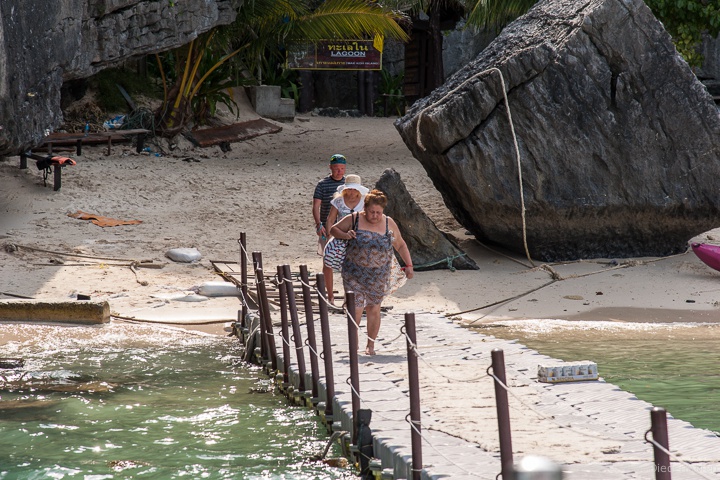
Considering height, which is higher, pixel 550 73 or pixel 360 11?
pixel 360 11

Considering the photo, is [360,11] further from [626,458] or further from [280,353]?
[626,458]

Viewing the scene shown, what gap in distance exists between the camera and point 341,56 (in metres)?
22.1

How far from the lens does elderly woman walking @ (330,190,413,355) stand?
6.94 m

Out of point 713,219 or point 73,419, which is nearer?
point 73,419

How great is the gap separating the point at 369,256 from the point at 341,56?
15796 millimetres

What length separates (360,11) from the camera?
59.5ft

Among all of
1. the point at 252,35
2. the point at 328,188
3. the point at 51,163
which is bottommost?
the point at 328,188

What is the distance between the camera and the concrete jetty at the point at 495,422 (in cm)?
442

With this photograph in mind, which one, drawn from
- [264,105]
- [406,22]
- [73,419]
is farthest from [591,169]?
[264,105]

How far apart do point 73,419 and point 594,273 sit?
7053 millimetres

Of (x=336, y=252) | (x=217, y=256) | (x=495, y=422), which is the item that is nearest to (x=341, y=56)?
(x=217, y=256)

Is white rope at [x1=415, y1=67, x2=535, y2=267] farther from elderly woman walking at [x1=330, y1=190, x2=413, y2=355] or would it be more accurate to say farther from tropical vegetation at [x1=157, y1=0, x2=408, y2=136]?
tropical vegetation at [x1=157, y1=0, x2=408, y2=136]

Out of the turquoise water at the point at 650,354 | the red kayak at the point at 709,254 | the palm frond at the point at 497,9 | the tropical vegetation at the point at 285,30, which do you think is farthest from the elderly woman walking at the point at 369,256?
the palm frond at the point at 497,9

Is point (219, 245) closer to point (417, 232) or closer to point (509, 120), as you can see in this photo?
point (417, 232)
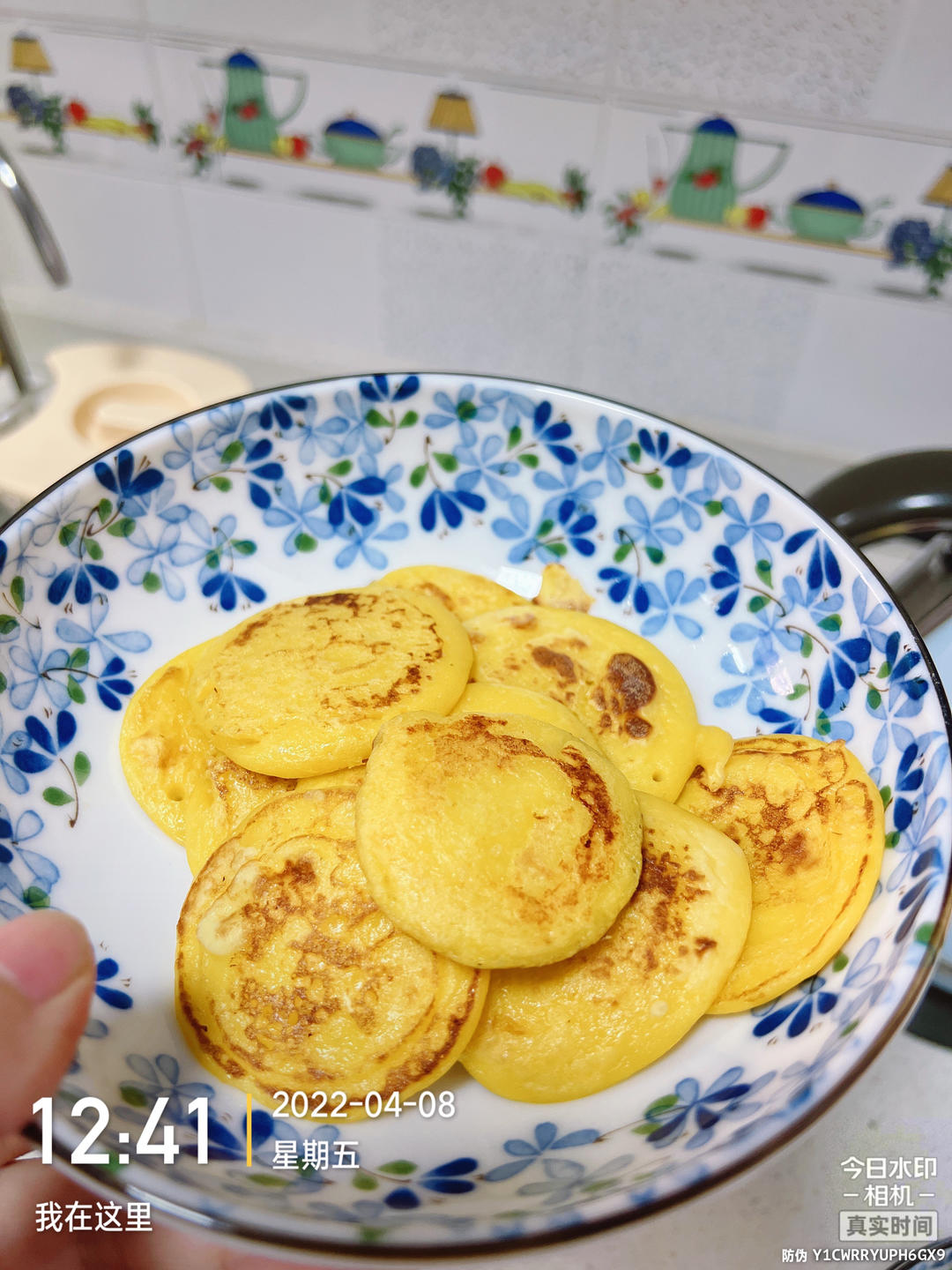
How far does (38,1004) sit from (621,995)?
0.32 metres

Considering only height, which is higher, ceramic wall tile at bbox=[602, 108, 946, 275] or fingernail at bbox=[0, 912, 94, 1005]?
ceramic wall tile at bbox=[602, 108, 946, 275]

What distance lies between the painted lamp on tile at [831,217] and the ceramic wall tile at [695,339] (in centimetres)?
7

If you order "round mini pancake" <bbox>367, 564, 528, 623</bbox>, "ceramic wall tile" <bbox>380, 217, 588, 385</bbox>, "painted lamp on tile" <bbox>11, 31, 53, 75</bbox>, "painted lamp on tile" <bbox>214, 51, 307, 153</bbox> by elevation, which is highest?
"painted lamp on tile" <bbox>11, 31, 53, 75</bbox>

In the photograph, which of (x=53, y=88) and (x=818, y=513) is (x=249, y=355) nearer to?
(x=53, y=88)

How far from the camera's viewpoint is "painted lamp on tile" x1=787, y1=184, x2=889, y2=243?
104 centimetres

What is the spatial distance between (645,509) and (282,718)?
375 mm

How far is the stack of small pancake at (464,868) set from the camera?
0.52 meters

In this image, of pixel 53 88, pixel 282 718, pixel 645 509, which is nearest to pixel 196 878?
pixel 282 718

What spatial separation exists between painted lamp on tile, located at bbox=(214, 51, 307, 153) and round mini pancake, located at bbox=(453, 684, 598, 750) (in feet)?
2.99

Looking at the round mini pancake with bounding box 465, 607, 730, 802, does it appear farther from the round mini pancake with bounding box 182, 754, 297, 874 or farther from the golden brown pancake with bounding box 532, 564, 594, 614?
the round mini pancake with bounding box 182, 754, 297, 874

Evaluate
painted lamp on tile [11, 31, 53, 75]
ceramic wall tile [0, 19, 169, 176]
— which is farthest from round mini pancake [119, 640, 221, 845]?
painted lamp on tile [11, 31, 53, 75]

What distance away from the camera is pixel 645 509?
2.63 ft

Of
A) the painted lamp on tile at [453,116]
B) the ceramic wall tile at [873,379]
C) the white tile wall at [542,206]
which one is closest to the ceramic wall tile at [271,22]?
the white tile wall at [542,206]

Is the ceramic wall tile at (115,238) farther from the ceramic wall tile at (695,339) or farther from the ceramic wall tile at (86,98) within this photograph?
_ _ _
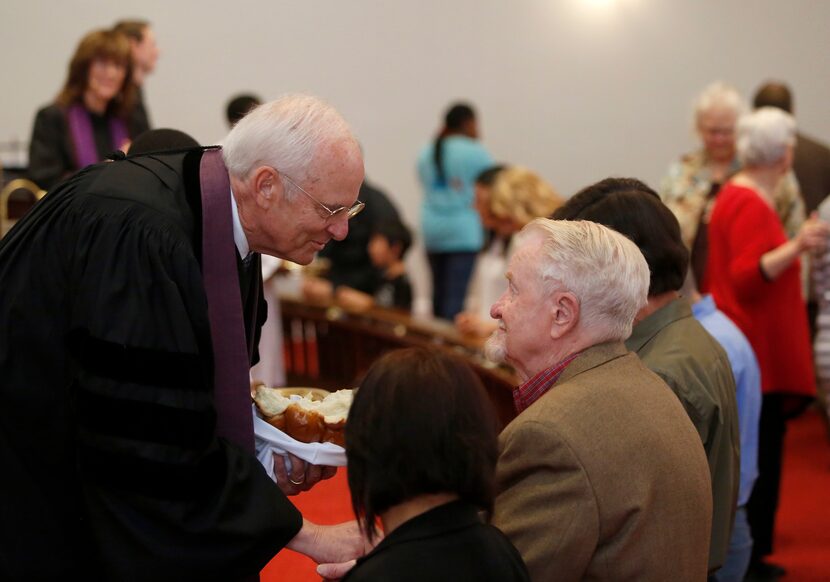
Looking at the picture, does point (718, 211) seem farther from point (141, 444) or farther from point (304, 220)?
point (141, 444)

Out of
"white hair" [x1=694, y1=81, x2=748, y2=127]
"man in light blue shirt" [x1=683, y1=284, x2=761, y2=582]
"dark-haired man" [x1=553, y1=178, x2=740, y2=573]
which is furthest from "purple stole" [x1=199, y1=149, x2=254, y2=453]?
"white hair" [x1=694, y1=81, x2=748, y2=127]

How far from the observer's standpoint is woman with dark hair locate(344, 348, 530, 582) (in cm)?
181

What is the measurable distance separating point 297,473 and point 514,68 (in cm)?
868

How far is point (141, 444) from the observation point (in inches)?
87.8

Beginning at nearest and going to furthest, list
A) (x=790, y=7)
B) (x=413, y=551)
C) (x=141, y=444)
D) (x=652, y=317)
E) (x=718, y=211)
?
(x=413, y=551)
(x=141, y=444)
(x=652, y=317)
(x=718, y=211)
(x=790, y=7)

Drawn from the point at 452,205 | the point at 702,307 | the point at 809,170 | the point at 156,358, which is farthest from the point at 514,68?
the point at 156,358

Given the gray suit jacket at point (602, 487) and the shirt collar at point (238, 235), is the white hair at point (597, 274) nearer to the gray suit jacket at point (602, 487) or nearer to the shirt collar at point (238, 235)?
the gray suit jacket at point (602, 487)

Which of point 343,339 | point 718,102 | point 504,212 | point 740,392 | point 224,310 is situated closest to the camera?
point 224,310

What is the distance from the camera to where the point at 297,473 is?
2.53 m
_ _ _
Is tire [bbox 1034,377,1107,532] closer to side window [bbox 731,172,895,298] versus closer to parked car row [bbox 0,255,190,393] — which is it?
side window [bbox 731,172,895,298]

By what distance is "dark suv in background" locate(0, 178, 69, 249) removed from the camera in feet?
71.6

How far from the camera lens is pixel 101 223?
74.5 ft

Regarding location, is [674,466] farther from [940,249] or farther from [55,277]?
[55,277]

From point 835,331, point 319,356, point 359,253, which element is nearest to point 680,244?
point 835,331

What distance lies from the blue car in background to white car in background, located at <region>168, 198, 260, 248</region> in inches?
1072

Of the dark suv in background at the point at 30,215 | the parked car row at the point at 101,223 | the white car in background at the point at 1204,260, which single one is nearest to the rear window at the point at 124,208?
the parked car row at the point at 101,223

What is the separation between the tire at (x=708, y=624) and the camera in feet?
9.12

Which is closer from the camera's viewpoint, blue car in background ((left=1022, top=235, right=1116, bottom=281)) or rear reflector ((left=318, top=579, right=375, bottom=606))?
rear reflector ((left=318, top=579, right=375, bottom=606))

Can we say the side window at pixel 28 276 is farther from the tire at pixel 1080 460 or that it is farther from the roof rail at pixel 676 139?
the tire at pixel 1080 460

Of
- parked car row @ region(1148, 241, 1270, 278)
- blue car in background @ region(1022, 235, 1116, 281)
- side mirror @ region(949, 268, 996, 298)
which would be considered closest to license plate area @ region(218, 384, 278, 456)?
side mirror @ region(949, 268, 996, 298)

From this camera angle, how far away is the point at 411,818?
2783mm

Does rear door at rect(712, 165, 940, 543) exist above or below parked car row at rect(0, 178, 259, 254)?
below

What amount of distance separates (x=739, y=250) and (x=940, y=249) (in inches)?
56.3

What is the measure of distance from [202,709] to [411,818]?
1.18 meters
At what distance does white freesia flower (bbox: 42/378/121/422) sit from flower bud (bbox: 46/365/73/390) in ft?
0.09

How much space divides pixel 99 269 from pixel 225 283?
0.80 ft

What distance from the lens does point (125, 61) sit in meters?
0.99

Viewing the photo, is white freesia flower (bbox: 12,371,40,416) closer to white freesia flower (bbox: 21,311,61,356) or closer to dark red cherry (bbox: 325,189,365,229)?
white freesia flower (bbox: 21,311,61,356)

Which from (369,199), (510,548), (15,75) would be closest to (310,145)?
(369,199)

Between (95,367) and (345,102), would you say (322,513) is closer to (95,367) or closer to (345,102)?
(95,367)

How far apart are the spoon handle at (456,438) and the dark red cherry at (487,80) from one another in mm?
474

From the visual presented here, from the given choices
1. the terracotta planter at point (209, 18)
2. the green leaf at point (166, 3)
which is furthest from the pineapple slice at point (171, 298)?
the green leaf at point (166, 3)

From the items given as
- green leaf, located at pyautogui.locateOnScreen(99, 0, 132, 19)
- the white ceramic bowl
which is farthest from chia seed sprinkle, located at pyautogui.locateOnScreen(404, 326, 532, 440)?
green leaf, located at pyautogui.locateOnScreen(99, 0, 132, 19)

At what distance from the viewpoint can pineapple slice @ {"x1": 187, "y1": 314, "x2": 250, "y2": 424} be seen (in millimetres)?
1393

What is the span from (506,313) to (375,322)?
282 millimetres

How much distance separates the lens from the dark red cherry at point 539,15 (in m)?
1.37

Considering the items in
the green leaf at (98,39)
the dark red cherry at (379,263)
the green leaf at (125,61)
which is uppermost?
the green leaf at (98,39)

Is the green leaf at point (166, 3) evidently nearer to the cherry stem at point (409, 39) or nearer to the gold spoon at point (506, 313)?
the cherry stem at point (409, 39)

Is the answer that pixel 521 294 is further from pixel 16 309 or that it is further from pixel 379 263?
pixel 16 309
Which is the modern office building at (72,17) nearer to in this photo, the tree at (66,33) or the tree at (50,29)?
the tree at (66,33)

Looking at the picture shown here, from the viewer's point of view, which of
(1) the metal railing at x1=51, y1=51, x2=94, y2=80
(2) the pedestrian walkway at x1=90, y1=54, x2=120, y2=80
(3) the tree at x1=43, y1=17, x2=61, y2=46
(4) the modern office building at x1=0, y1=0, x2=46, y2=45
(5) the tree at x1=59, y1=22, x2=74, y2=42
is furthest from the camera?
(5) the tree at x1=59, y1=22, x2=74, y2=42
_ _ _
_Given task_. Copy out the lines of the material from the line containing "Looking at the picture shown" through the line containing "(3) the tree at x1=43, y1=17, x2=61, y2=46", including both of those lines.

_Solution to this task_.
Looking at the picture shown here, from the viewer's point of view, which of
(1) the metal railing at x1=51, y1=51, x2=94, y2=80
(2) the pedestrian walkway at x1=90, y1=54, x2=120, y2=80
(3) the tree at x1=43, y1=17, x2=61, y2=46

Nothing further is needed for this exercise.